** Opening SELECTED TEXT block **

Yvonne raises awareness of the deadly dangers of bowel cancer

A Dunstable woman who discovered she had bowel cancer the day she retired from work, is joining the campaign for more screening.

Yvonne Dunne, 58, says she was lucky the disease was caught in time.

She said: “I decided to take early retirement when I was 55 and had lots of plans for how to fill my time. But on the first day of my retirement I was taken by ambulance to A&E, where they discovered that my bowel was blocked. I had emergency surgery that day and woke up to discover I now had a colostomy bag and had to spend 10 days in hospital recovering. This was followed by 3 months recuperating at home.

“I have since discovered that the survival rates for bowel cancer are really good if it’s caught early, but most emergency admissions are usually more advanced cancer and the survival rates are much worst. So I was very lucky.

“Had I been offered bowel screening at 50, my cancer would have been discovered much sooner. I would not have needed such drastic surgery and my family and friends would have been saved a lot of the emotional trauma that occurred.”

She said: “If the screening age was reduced from 60 to 50 in England, Wales and Northern Ireland to bring it in line with Scotland, thousands of bowel cancer patients each year would have the opportunity of being diagnosed at an earlier stage.”

Beating Bowel Cancer explains that if the bowel screening age was lowered, over 4,000 patients a year in their 50s would have the opportunity to be diagnosed early (at stage 1) with a 97% survival rate.

** Closing SELECTED TEXT block **
** Opening EXCERPTED RECORDS block **

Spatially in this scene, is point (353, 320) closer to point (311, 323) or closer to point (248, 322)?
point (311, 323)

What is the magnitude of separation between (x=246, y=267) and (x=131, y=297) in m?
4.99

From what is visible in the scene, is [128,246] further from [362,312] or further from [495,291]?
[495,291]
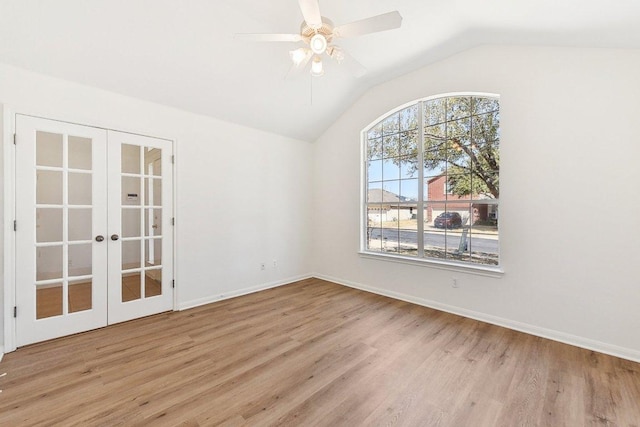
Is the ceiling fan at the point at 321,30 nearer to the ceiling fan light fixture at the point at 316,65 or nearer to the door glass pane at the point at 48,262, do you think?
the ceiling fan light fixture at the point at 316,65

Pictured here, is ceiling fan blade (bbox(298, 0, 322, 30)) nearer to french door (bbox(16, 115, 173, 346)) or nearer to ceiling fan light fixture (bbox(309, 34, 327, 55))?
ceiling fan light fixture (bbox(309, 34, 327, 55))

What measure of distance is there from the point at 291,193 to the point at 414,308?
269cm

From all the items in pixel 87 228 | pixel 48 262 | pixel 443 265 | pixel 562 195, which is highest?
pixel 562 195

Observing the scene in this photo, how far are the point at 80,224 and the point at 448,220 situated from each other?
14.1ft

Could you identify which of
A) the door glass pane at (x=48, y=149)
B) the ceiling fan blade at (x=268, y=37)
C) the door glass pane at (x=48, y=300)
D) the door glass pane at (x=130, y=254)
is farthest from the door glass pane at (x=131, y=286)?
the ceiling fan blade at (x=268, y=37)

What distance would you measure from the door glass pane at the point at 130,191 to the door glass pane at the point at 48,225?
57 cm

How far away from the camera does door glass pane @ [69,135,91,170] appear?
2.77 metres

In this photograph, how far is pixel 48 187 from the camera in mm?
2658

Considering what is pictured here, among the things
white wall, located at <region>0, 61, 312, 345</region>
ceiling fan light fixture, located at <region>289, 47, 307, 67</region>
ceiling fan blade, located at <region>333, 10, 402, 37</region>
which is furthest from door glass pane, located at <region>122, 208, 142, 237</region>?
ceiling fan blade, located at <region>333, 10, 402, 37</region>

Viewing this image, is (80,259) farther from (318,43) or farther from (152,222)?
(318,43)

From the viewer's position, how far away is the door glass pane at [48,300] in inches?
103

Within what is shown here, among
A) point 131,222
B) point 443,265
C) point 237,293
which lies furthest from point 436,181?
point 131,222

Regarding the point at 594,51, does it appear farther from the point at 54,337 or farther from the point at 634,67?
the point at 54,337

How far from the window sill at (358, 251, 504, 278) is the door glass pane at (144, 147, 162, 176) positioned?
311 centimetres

** Closing EXCERPTED RECORDS block **

■ TASKS TO PERFORM:
**A.** In the article about Yvonne Dunne and bowel cancer, how many days did she spend in hospital after her emergency surgery?
**B.** Write the next part of the article about Yvonne Dunne and bowel cancer, picking up after its last sentence on the 97% survival rate.

■ RESULTS:
**A.** 10 days.

**B.**
If found at a later stage the cancer is more difficult to treat successfully and their odds of survival could be reduced to as little as 7%.

Statistics show you are far more likely to be diagnosed at stage 1 through screening than through referral from your GP or through A&E.

Director of Services at Beating Bowel Cancer, Judith Brodie, said: “Bowel cancer is the UK’s second biggest cancer killer and it’s time we changed the odds for patients in their 50s in England, Wales and Northern Ireland. It’s shocking that they are not being given the same opportunity of an early diagnosis as those in Scotland, where they are already screened from the age of 50. They are being badly let down and they deserve better.

“With the increase in the ageing population, more and more patients are going to be affected unless something changes now. There is no excuse for allowing this inequality to carry on.”

Yvonne said: “We all need to get behind Beating Bowel Cancer’s campaign to make sure people in their 50s throughout the UK are screened.”